Estas células inmunes son macrófagos, un tipo de glóbulos blancos responsables de las respuestas inflamatorias en el cuerpo. Estudios previos habían aludido a un papel de los macrófagos en la inflamación del tejido adiposo que se produce en la obesidad, pero el mecanismo de acción que une estas células a las neuronas y el metabolismo de las grasas no estaba claro.

Ahora, el equipo de Domingos demostró que los macrófagos especializados están en contacto directo con las neuronas y afectan a la activación neuronal que es crítica para la reducción de la masa grasa. El equipo había descubierto previamente que el tejido adiposo es inervado por un conjunto de neuronas simpáticas que liberan norepinefrina, un neurotransmisor que induce la descomposición de las grasas.

Los investigadores muestran que estas neuronas simpáticas están en contacto íntimo con un tipo particular de macrófagos que acuñaron SAM (macrófagos asociados a las neuronas simpáticas). Los investigadores descubrieron que los SAM eliminan la norepinefrina y que los ratones obesos tenían muchas más de estas células unidas a las neuronas que los ratones delgados. Esto significa que los SAM contribuyen a la obesidad disminuyendo el contenido de norepinefrina en la grasa, evitando así la posterior reducción de la grasa.

BLOQUEAR UN MECANISMO MOLECULAR ELEVA LA DESCOMPOSICIÓN DE LA GRASA

Mediante la realización de estudios genéticos en ratones, el equipo de investigación fue capaz de identificar el mecanismo molecular subyacente a SAM mediado por la destrucción de la norepinefrina. El mecanismo de importación de este neurotransmisor implica el transportador de norepinefrina (la proteína Slc6a2) que está presente en SAM, pero no en otras células inmunes.

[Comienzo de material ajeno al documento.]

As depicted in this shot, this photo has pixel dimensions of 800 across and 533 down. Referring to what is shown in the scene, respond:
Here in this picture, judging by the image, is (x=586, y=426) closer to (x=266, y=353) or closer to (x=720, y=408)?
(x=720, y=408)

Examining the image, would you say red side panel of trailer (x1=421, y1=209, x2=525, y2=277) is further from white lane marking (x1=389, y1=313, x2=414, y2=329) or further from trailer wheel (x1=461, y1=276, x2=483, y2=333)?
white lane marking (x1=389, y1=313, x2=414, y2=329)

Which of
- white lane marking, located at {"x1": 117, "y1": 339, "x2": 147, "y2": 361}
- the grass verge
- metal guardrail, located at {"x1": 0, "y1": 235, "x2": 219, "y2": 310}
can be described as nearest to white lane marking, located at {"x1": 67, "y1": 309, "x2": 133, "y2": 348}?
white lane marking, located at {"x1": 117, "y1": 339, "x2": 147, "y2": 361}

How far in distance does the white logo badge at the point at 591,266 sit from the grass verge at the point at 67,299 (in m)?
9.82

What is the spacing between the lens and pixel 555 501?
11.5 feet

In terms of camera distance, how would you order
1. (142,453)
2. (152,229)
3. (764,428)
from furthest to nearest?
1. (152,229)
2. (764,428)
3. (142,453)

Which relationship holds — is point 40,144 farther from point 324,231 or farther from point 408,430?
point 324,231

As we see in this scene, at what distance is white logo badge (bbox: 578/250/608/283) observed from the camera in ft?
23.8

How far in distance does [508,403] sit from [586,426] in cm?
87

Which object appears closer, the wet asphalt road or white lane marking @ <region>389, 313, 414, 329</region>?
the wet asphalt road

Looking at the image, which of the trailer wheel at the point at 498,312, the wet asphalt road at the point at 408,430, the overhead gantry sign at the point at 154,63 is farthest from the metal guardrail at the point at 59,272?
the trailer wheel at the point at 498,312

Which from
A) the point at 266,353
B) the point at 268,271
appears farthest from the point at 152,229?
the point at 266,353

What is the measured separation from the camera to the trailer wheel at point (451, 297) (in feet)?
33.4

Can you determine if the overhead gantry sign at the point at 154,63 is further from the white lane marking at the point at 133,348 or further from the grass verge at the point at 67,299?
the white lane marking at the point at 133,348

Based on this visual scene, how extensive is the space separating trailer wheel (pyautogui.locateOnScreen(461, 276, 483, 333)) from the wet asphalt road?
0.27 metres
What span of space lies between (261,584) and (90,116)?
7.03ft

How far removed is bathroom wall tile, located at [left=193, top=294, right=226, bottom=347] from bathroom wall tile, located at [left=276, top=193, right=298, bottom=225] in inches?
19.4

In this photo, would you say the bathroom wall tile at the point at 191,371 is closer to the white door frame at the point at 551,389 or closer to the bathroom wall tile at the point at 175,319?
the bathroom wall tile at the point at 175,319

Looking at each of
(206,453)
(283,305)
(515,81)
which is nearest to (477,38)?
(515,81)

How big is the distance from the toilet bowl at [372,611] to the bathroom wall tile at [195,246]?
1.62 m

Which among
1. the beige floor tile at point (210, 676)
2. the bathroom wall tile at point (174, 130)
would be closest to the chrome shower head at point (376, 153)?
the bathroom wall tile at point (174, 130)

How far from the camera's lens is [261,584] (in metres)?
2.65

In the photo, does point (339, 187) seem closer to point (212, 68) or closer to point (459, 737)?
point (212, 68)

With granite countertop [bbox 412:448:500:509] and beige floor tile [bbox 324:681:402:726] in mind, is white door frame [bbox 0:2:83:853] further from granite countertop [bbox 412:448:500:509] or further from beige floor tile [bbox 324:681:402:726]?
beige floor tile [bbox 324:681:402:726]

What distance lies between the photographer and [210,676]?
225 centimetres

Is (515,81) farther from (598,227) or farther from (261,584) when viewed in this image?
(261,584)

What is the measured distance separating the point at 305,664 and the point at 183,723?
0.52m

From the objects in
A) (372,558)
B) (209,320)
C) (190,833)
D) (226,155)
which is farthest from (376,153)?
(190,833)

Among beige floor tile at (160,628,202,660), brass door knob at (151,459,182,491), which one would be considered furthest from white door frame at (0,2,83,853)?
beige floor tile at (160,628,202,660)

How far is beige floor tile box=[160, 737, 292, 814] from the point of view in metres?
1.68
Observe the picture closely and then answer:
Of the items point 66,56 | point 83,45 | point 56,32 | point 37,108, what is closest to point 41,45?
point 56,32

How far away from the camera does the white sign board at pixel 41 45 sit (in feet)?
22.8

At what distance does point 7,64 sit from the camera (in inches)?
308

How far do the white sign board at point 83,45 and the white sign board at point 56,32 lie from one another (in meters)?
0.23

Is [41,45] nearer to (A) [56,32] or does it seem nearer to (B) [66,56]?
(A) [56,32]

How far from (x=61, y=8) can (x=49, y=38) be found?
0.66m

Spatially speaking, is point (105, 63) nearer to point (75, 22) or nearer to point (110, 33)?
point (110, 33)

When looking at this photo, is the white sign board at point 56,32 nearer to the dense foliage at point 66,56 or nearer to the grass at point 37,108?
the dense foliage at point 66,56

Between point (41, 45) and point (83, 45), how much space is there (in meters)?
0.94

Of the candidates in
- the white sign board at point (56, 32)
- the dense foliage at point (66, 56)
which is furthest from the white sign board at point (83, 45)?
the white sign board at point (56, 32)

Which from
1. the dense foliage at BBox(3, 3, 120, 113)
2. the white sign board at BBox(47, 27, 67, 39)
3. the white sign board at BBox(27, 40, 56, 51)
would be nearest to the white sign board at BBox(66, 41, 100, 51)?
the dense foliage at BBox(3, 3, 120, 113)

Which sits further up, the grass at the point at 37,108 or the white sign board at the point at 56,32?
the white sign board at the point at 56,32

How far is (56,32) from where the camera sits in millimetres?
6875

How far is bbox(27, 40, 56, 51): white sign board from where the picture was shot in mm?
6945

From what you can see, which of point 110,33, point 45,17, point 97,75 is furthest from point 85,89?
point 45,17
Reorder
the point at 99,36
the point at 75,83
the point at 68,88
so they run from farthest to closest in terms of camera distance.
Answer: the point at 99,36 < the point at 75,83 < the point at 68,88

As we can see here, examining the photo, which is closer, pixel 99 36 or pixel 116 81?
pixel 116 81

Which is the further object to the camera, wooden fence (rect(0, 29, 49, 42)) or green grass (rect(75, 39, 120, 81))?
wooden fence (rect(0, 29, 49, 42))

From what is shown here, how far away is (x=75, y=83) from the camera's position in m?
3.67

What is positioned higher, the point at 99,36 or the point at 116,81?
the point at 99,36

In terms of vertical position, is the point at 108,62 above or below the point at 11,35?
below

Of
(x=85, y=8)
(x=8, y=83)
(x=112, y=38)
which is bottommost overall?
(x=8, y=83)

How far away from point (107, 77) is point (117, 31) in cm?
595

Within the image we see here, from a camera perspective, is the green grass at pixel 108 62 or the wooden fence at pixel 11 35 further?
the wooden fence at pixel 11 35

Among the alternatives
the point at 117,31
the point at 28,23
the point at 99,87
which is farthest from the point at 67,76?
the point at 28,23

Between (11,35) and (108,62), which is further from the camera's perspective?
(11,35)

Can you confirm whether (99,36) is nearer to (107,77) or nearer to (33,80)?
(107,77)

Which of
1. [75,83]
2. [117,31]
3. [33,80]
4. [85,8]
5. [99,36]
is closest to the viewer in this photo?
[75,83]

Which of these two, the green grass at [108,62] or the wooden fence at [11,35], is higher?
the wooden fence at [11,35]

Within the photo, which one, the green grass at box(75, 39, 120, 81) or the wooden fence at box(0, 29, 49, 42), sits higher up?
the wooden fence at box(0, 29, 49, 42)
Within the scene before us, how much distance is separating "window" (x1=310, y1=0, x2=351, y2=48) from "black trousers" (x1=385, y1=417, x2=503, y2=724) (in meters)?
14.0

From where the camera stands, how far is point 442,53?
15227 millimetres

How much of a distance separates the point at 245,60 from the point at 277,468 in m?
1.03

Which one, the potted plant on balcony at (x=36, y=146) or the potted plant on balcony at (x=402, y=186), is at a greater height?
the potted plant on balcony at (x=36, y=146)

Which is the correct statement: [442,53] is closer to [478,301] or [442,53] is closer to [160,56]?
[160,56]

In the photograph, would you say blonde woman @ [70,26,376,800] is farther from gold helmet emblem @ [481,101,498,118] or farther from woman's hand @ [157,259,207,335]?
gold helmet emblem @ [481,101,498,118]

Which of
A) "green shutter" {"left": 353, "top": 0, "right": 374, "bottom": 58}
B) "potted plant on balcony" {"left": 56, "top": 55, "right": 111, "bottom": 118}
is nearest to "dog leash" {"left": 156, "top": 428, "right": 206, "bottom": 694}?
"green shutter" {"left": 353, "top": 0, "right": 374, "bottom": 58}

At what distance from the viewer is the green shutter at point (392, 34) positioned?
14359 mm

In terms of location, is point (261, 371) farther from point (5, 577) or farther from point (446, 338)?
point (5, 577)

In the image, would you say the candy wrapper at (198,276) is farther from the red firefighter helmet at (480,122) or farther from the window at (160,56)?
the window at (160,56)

Además, mostraron que el bloqueo del mecanismo de importación de norepinefrina por SAM eleva la descomposición de grasa, la disipación de energía y la pérdida de peso. Además, confirmaron que SAM y la maquinaria molecular asociada para la limpieza de norepinefrina también existen en los seres humanos a través del análisis de muestras del sistema nervioso humano.

“El papel del transportador de norepinefrina en SAM ofrece un enfoque dirigido que puede superar los efectos nocivos fuera de destino de varios fármacos conocidos que bloquean este objetivo molecular”, dice Ana Domingos. Estos resultados marcan el escenario para desarrollar nuevas terapias contra la obesidad, una enfermedad de salud grave que afecta a alrededor del 13 por ciento de la población adulta del mundo, según una estimación de 2014 de la Organización Mundial de la Salud.